URI researcher receives grant to study disease in pigs
Todd McLeish, 401-874-7892
PROVIDENCE, R.I. – February 25, 2013 – A graduate student from the University of Rhode Island’s Institute for Immunology and Informatics (iCubed) has been awarded nearly $75,000 from the National Pork Board. The grant money will be dedicated to the study of several deadly diseases prevalent in the world’s pig population.
Andres Gutierrez Nunez will use the money to expand his research on Influenza A Virus (IAV), porcine respiratory and reproductive syndrome virus (PRRSV). The project is titled “Advances in Vaccine Design: Developing A Cross-conserved Influenza Vaccine for Swine.” The research will be funded for one year.

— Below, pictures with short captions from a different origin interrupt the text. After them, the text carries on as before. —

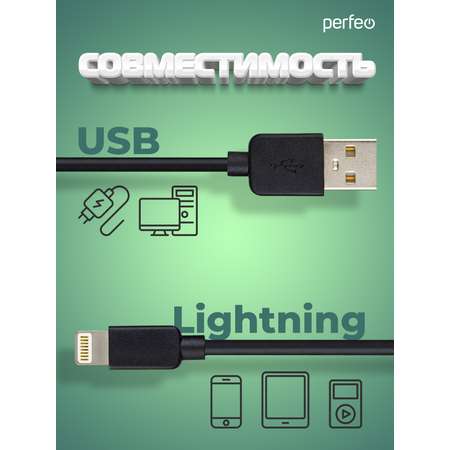 Кабель Perfeo для iPhone USB - 8 PIN Lightning черный длина 1 м. бокс I4603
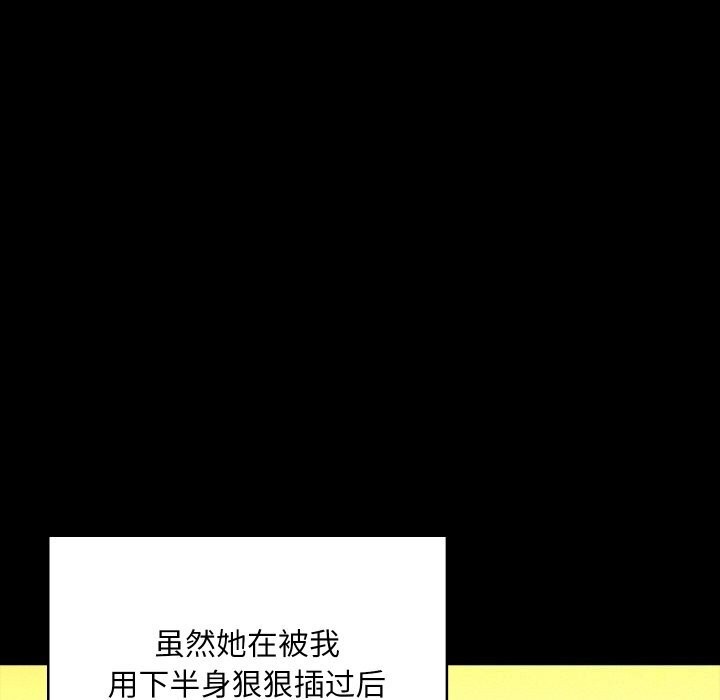 亲密宝鉴第9話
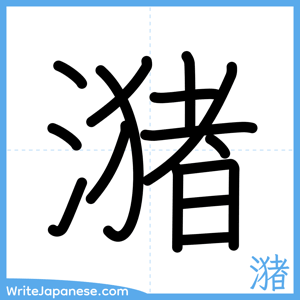 How to write "潴" - complete stroke order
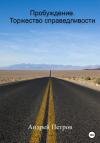 Андрей Петров - Пробуждение. Торжество справедливости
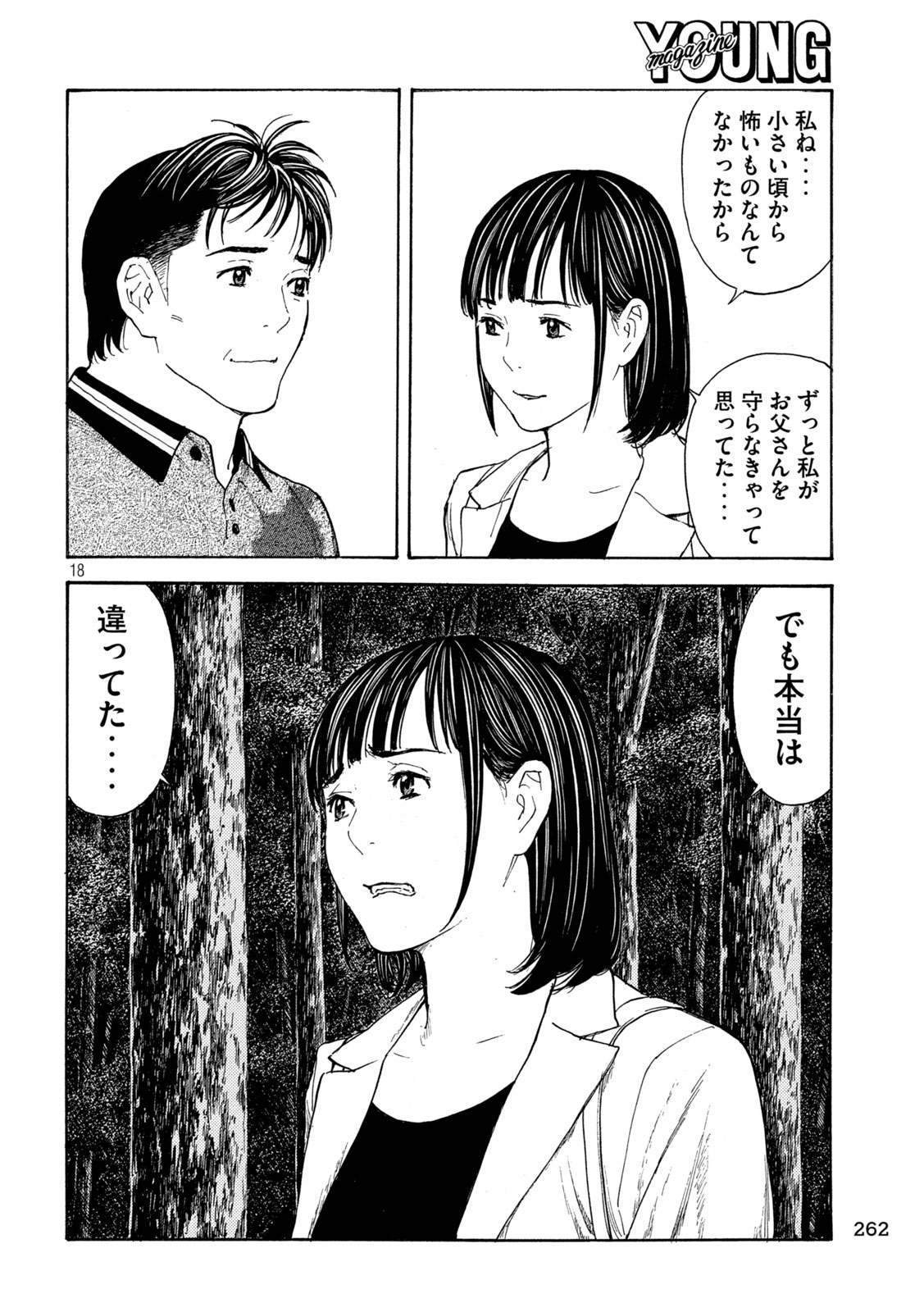 マイホームヒーロー 第221話 - Page 18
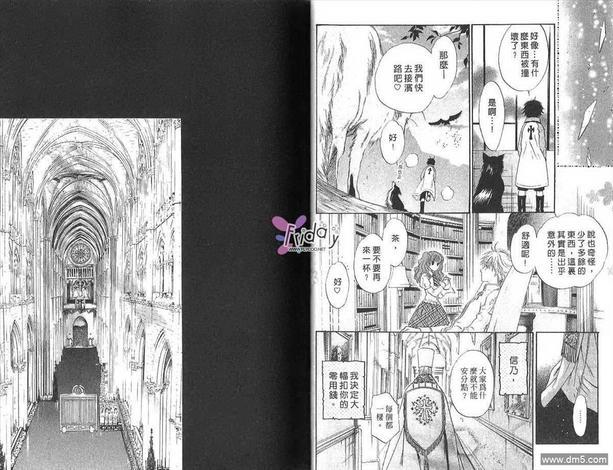 八犬传-东方八犬异闻[耽美]韩漫全集-第7卷无删减无遮挡章节图片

Gutierrez, a Ph.D. graduate student from Peru, has been a research member since participating in a workshop on neglected tropical diseases in January 2011. iCubed applies cutting-edge bioinformatics tools to accelerate the development of treatments and cures for infectious diseases that affect humans, animals and fish.
In addition to Gutierrez, the research team working on the pig project is comprised of Annie De Groot, director of iCubed and Bill Martin, chief information officer of EpiVax Inc. Crystal Loving and William Golde, both of the United States Department of Agriculture, are also part of the initiative. Loving is an expert on porcine immune responses including immunity to IAV, while Golde has extensive experience in SLA binding assays, porcine immunology and foot-and-mouth disease.

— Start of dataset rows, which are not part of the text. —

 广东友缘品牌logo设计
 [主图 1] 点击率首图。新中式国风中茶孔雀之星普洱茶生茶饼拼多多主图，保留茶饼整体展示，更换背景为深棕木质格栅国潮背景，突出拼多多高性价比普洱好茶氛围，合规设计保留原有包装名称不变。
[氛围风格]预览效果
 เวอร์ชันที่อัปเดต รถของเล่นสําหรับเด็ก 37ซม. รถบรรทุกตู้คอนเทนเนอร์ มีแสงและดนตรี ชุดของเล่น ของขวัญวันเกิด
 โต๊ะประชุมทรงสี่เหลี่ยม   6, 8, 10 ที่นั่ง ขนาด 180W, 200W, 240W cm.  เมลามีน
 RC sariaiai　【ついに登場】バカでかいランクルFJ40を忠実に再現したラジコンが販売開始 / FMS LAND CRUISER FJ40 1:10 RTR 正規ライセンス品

The goal of the project is to implement the immunoinformatics vaccine design tools that have been extensively validated in pre-clinical studies of human vaccines to design swine vaccines. Gutierrez and the group are modifying core elements of the informatics tools and applying them to the design of vaccines against pathogens such as IAV and other pathogens affecting the pork industry. The researchers have had success with similar approaches for emerging influenza strains in humanized mouse models and hope to have the same success with pigs. The objective of the project is to identify highly antigenic T cell epitopes conserved across divergent swine IAV isolates to include them in a DNA-vaccine for heterologous protection.
One of the major obstacles for swine producers is the lack of efficacious vaccines against a variety of pathogens that cause significant economic loss for producers, and the delay that occurs between the emergence of a new virus and the development of a vaccine that protects against that virus. For swine IAV and PRRSV, protection afforded by vaccines is complicated because of the diverse number of strains currently circulating in North American swine.
Prior to joining iCubed, Gutierrez worked as a research assistant in the Laboratory of Infectious Disease at the Universidad Peruana Cayetano Heredia in Peru.